Exercise objective: In the entries that follow, repeat exactly the lines from the one that has "Tall T-Stand Fashion Bag Merchandising" through the one that has "Photo pour Travailleur", but omit pictures.

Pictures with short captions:
Segment Open

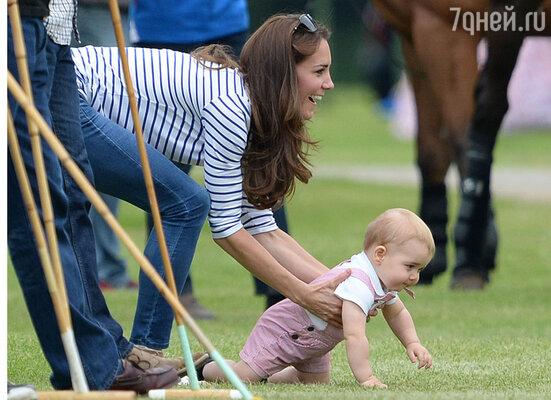 В 11 месяцев Джордж уже пошел, нокогда уставал, переходил на четыре точки опоры, как на этом снимке, сделанном во время благотворительной игры в поло в июне этого года
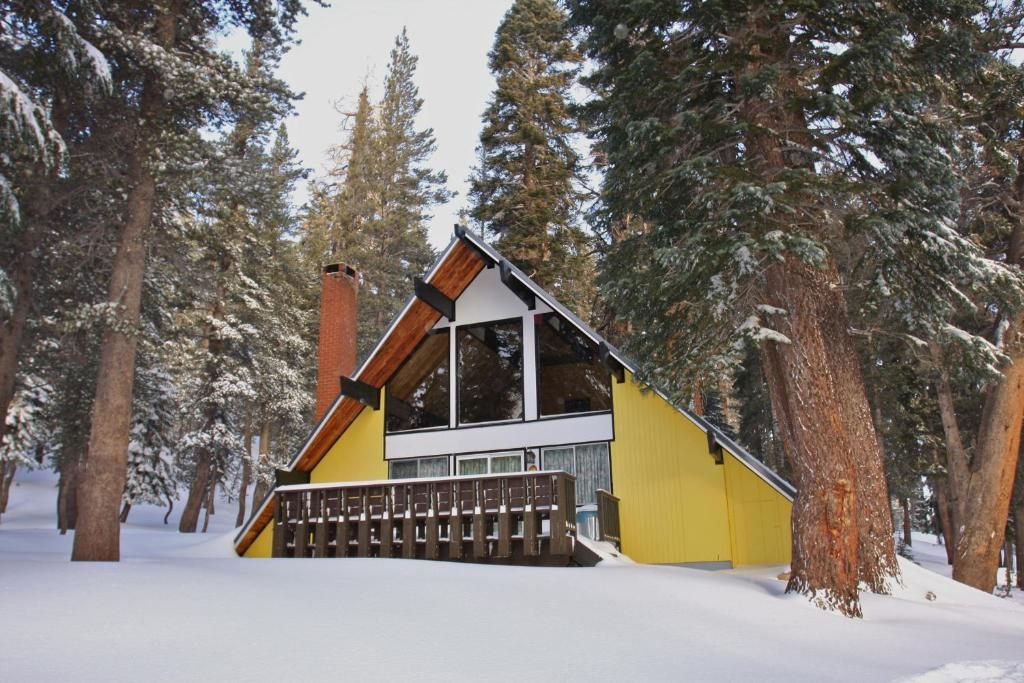 Chalet 12 by mammoth mountain chalets mammoth lakes ca for Mammoth mountain cabins pet friendly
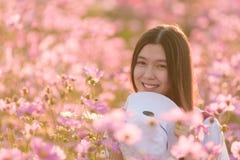 Portrait dans le domaine de fleur de cosmos Photos libres de droits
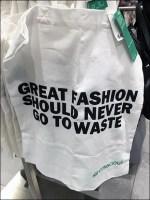 Tall T-Stand Fashion Bag Merchandising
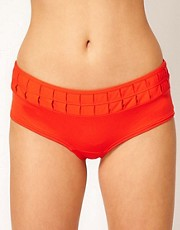 Huit Je T&#39;aime Low Waist Short Style Brief with Ruffle Detail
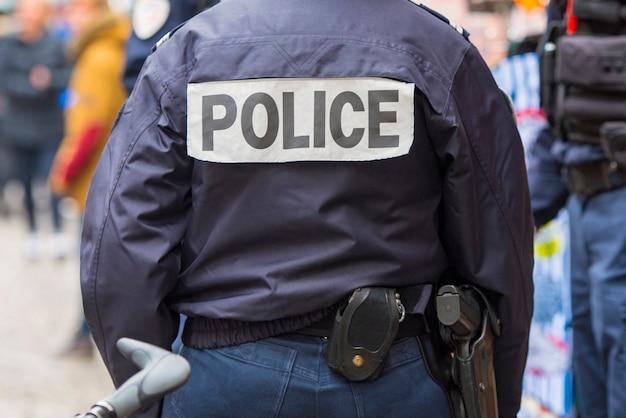 Francia, detrás del oficial de policía en parís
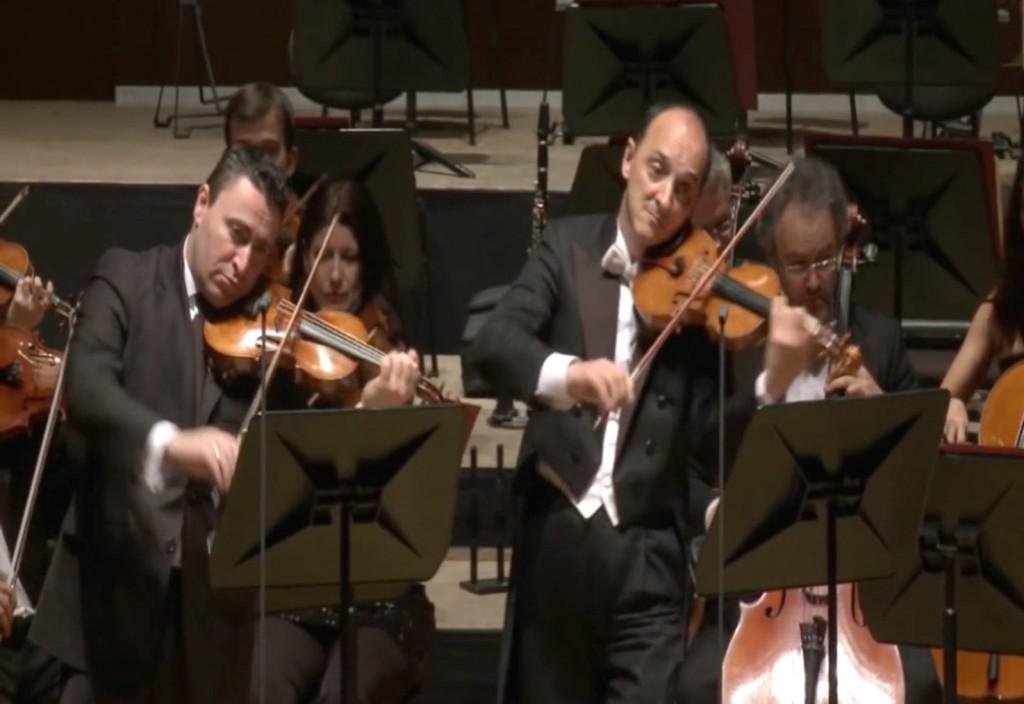 Massimo Spadano (derecha) tocando el Doble concierto para violín, BWV 1043, de Bach con Maxim Vengerov. Foto: YouTube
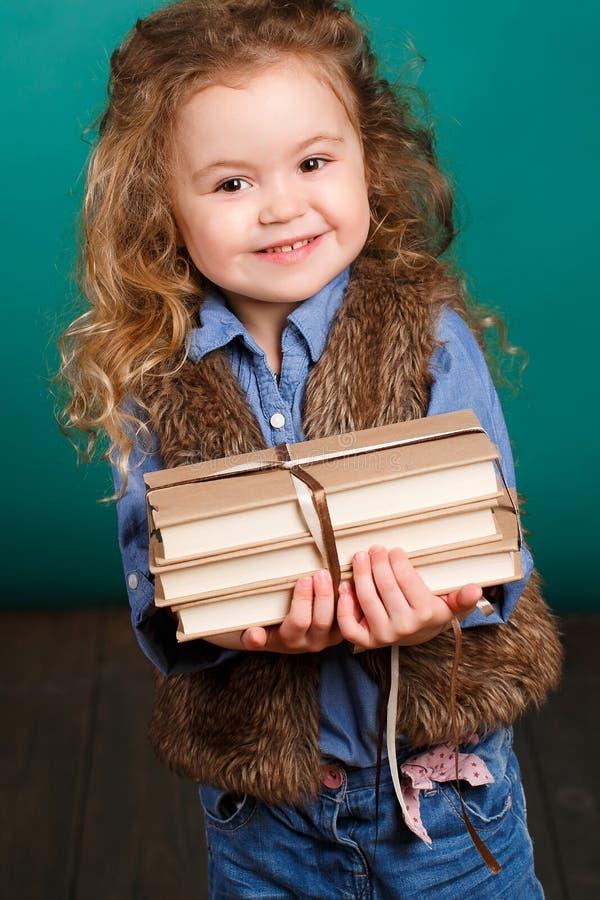 Kleines Mädchen mit Büchern stockfotografie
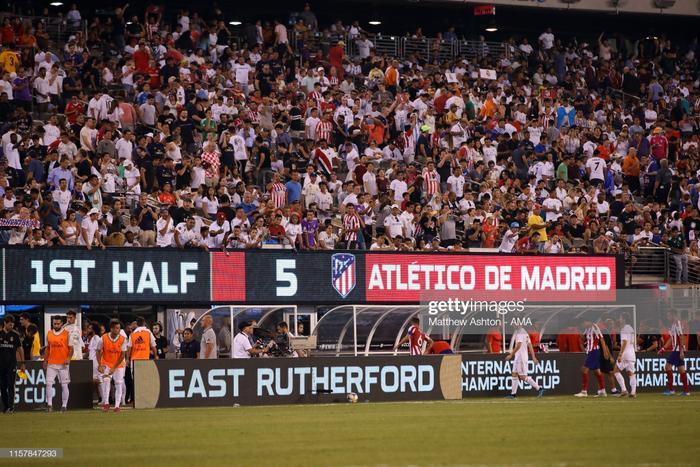 Sau đó, hiệp 1 của trận đấu chứng kiến thêm 3 lần lưới của Thibaut Coutoirs rung lên. Diego Costa ghi thêm 2 bàn, tiền đạo vào sân thay người Correa cũng có cho mình một pha lập công.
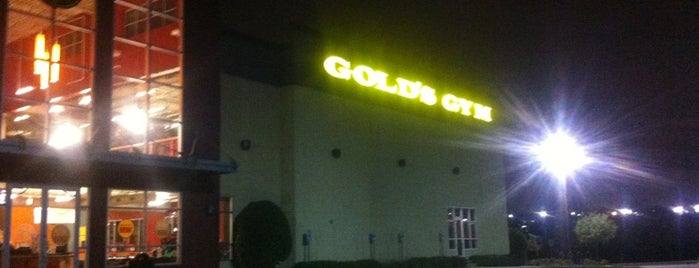 Gold's Gym is one of Locais curtidos por Ruby.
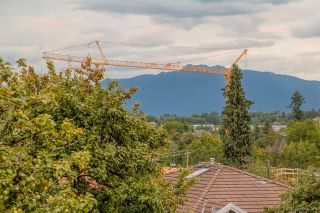 Photo 18: 1382 E 17TH Avenue in Vancouver: Knight 1/2 Duplex for sale (Vancouver East)  : MLS®# R2115245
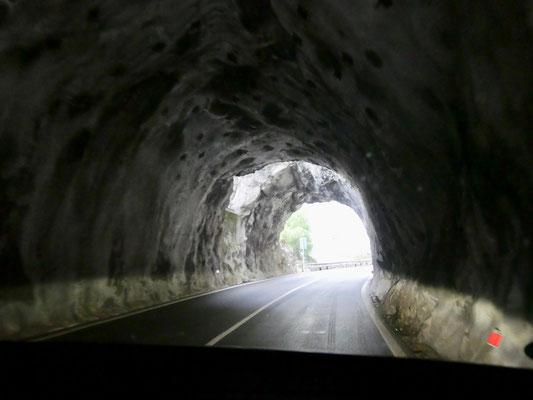 Gardesana Occidentale, 7o Tunnelbauwerke, 45 km lang, Riva Italien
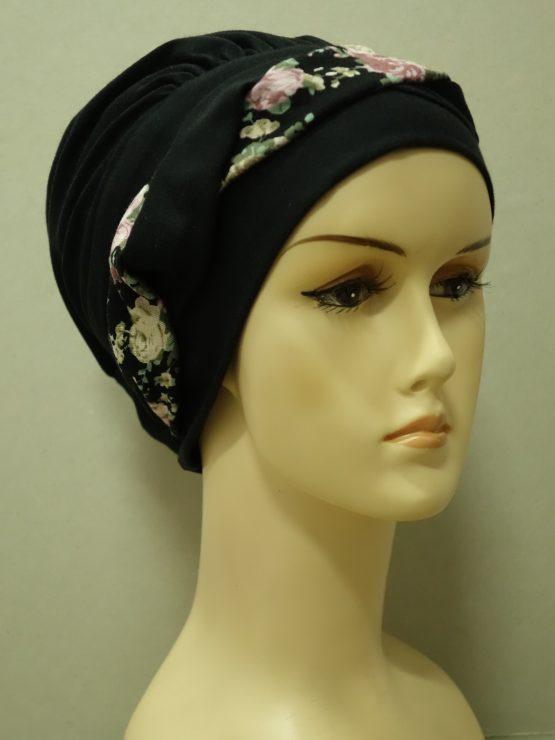 Czarna modna czapka z plecioną dekoracją w kwiaty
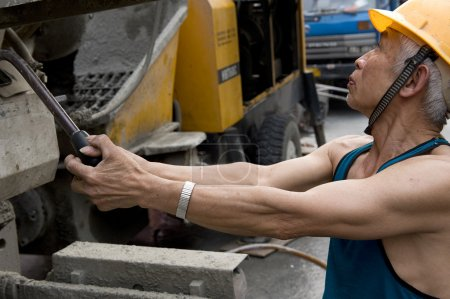Photo pour Travailleur dur sur chantier - image libre de droit
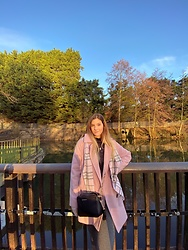 Elisa B. - Primark Pink Coat, Michael Kors Shoulder Bag, C&A Warm Pants - 24.02.21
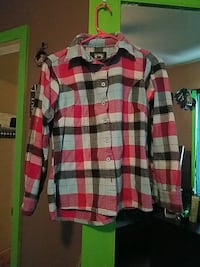 red and white plaid button-up long-sleeved shirt Great Falls, 59405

Segment Closed

Response area:
 Tall T-Stand Fashion Bag Merchandising
 Huit Je T&#39;aime Low Waist Short Style Brief with Ruffle Detail
 Francia, detrás del oficial de policía en parís
 Massimo Spadano (derecha) tocando el Doble concierto para violín, BWV 1043, de Bach con Maxim Vengerov. Foto: YouTube
 Kleines Mädchen mit Büchern stockfotografie
 Sau đó, hiệp 1 của trận đấu chứng kiến thêm 3 lần lưới của Thibaut Coutoirs rung lên. Diego Costa ghi thêm 2 bàn, tiền đạo vào sân thay người Correa cũng có cho mình một pha lập công.
 Gold's Gym is one of Locais curtidos por Ruby.
 Photo 18: 1382 E 17TH Avenue in Vancouver: Knight 1/2 Duplex for sale (Vancouver East)  : MLS®# R2115245
 Gardesana Occidentale, 7o Tunnelbauwerke, 45 km lang, Riva Italien
 Czarna modna czapka z plecioną dekoracją w kwiaty
Photo pour Travailleur dur sur chantier - image libre de droit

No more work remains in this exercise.